IFRS: Transfer pricing considerations

By Laura Thomas, CMA

“Transfer what?”  Transfer pricing can have implications worth millions of dollars, yet it’s an area of taxation that isn’t well understood by many business professionals.  In July 2010, Canadian pharmaceutical giant, GlaxoSmithKline, won the right to appeal Canada Revenue Agency’s (CRA) landmark transfer pricing adjustment.  If the decision is reversed, it could mean GlaxoSmithKline will avoid an increase in taxable revenue of $51.5 million, plus interest and penalties.

‘Transfer price’ refers to the price charged between related companies for cross-border transactions including the purchase of goods or services, interest payments on loans, and royalties.  These prices are governed by tax law and must be reported with the annual tax return on form T106: Information Return of Non-Arm’s Length Transaction with Non-Residents.  Transfer pricing rules can be found in section 247 of the Income Tax Act (ITA).

The arm’s length principle requires that, for tax purposes, the terms and conditions agreed to between related parties in their commercial or financial relations be those that one would have expected had the parties been dealing with each other at arm’s length. For more details refer to CRA’s Information Circular 87-2R.

In conjunction with the T106 requirement, companies are expected to prepare annual documentation supporting the arm’s length nature of their transfer prices.  Documentation requirements are outlined in section 247 of the ITA and can be prepared either in-house or by an accounting firm.

With the conversion to International Financial Reporting Standards (IFRS) coming in 2011, organizations should consider the impact IFRS will have on transfer prices.  This is especially true with the CRA’s increased focus on transfer pricing audits.  Due to the economic downturn and resulting lower tax revenues coming from businesses, there has been a marked shift in the CRA’s focus on extracting tax revenues through transfer pricing.

Part of the documentation requirements for transfer pricing includes an analysis of the related company’s transactions.  A common method for analyzing transactions is called the Transactional Net Margin Method (TNMM).  In short, this method compares the net profit margin (e.g. operating margin) of a taxpayer arising from the transaction with the net profit margins realized by arm’s length parties from similar transactions.  Comparability is generally established if the taxpayer falls within the arm’s length range of results.

However, it is possible for the taxpayer’s transfer prices to change because of the IFRS conversion without any change to the underlying economics.  The conversion to IFRS may result in a change to the taxpayer’s operating results which fall within the range under one financial reporting framework (e.g.

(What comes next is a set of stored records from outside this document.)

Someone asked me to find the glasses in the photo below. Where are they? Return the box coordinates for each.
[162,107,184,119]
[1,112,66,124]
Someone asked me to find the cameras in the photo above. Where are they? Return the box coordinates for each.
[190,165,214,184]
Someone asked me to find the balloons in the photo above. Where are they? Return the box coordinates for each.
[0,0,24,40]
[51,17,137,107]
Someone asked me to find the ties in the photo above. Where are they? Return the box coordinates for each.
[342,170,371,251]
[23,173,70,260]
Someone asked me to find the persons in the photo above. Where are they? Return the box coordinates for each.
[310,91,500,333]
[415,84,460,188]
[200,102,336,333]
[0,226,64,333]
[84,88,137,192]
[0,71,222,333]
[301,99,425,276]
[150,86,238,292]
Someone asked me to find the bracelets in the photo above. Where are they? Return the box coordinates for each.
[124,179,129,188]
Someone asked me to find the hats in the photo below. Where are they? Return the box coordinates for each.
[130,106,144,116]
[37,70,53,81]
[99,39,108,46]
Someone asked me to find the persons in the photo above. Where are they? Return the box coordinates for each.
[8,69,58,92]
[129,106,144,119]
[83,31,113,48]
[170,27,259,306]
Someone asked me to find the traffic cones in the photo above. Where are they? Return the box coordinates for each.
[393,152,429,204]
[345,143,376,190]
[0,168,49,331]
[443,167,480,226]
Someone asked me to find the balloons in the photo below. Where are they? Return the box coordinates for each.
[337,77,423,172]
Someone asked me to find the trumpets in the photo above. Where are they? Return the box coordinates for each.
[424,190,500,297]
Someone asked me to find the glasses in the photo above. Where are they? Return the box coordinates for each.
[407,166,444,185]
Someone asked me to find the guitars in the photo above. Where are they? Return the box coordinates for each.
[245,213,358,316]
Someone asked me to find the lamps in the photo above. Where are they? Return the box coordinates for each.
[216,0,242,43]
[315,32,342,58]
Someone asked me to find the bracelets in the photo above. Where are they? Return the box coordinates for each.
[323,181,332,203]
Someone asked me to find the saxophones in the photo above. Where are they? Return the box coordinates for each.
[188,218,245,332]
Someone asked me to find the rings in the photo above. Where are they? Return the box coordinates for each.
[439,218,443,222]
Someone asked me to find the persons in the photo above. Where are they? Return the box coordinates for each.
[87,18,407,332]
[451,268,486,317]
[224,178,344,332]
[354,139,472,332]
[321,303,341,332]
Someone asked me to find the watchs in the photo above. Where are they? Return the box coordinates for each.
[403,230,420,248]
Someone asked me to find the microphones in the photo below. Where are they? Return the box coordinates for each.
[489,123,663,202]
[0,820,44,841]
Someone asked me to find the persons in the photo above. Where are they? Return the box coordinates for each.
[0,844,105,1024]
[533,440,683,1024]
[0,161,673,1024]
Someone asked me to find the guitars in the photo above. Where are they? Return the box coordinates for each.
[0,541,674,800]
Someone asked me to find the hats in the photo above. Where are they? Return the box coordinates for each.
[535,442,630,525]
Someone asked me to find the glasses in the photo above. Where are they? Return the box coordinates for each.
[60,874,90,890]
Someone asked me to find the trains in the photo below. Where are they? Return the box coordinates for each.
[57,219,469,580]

GAAP), but outside the range under another (e.g. IFRS).  This is largely due to the fact that the financial ratios are highly sensitive to accounting standards and could lead to an unreliable conclusion as to the arm’s length nature of the transactions being tested.

The Supreme Court of Canada decision in Canderel Ltd. vs. the Queen concluded that the taxpayer is free to adopt any accounting method which is not inconsistent with (a) the provision of the income tax act; (b) established case law principles or “rules of law”; and (c) well-accepted business principles.

However, taxpayers need to be aware that tax authorities may want to use the results of a financial reporting framework that are more favourable to their position; therefore, it may be good practice to document specific accounting standards that result in a significant change in profitability.  This can help address potential assertions by CRA that the significant change in profitability was the result of improper transfer prices or a significant shift of functions, risks or assets for which the affected entity was not properly compensated.

In Canada, the CRA is currently analyzing differences between Canadian GAAP and IFRS and is specifically giving consideration to the impact on transfer pricing.  This means professionals and taxpayers alike must wait to see CRA’s management of the new method of financial reporting and its application for taxation purposes.  With so much potentially on the line, all companies – big and small – should pay close attention to this area of taxation.


Laura Thomas, CMA works in the Planning & Analysis division of Financial Services at Simon Fraser University (SFU). Prior to joining SFU, Laura was a senior transfer pricing analyst with KPMG.